Sulla retina umana ci sono tre tipi di recettori del colore. Rispondono ai colori blu, verdi e giallo-verdi. Il rosso non fa parte di questo elenco; non lo vediamo, ma lo immaginiamo ricevendo un certo rapporto di segnali dai recettori della luce giallo-verde e verde.

In un’immagine in cui tutto il mondo è grigio-verde-blu, immaginiamo il rosso perché siamo abituati a fare questa correzione di colore. Se sostituiamo i frutti di bosco nell’immagine con forme astratte, l’illusione è solo leggermente indebolita, perché non si tratta solo delle fragole, ma dell’abitudine del cervello di cercare il rosso in una miscela di blu e verde.

Esistono anche illusioni che non possono essere spiegate dalla combinazione di colori dell’occhio, come questa immagine. Provate a guardarla di sfuggita e a distogliere immediatamente lo sguardo.

A chi dà da mangiare l’uomo nella foto? Piccioni o anatre? Ripensateci e poi guardate di nuovo.

Siete sorpresi? Avete davanti a voi la perfetta illusione dell’esperienza. Vi dice che potete dare da mangiare a uno stormo di passeri, piccioni o anatre in un parco, ma non a dinosauri in miniatura. Il cervello non ha avuto il tempo di elaborare i dettagli dell’immagine e, al posto delle parti mancanti, ha immediatamente sostituito ciò che sembrava più logico: quello che l’esperienza precedente suggeriva.

L’esperienza è comunemente utilizzata per spiegare molte delle straordinarie proprietà della nostra visione, come ad esempio la capacità di vedere il mondo tridimensionale con una retina piatta o di vedere un intero arcobaleno con solo tre recettori di colore a disposizione. L’ipotesi che impariamo a vedere dopo la nascita si basa in parte sull’osservazione dei neonati: all’inizio sono infatti poco orientati in un mondo tridimensionale, ma si abituano rapidamente.

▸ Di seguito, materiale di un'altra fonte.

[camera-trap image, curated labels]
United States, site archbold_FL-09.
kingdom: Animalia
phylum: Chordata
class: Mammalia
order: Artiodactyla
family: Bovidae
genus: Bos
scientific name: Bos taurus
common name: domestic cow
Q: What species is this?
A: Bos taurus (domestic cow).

Ma cosa succede se nasciamo nel mondo con alcuni dei rudimenti di ciò che di solito viene attribuito all’esperienza individuale? Una rara opportunità di verificare questa ipotesi si è presentata agli scienziati coinvolti nel Progetto Prakash in India. Nell’ambito del progetto, a centinaia di bambini e adolescenti affetti da cecità curabile è stata restituita la vista.

Con grande sorpresa dei ricercatori, i bambini appena vedenti, di età compresa tra gli 8 e i 16 anni, hanno ceduto a due classiche illusioni nel loro primo giorno di vista, che finora erano state spiegate con l'”abitudine” del cervello di interpretare ciò che vedevano.

L’illusione di Ponzo

Nell’illusione di Ponzo, strisce identiche appaiono diverse alle persone: più corte e più lunghe a seconda della loro posizione nell’immagine, il che implica la prospettiva.

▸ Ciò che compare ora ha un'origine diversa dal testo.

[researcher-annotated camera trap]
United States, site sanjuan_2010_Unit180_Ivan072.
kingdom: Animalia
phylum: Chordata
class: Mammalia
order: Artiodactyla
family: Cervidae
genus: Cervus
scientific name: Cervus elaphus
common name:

Nell’illusione di Müller-Lyer, anche segmenti identici incorniciati da frecce diverse sembrano avere lunghezza diversa.

Entrambe le illusioni ci ingannano mostrandoci quanto siamo bravi a cogliere la prospettiva. In passato, questa abilità veniva spesso attribuita all’esperienza acquisita interagendo con gli oggetti, vicini e lontani, nella prima infanzia. Ma se persone che non hanno mai praticato questa abilità la acquisiscono istantaneamente, allora forse non si tratta solo di esperienza. Forse nasciamo pronti a guardare il mondo che ci circonda e a vederlo.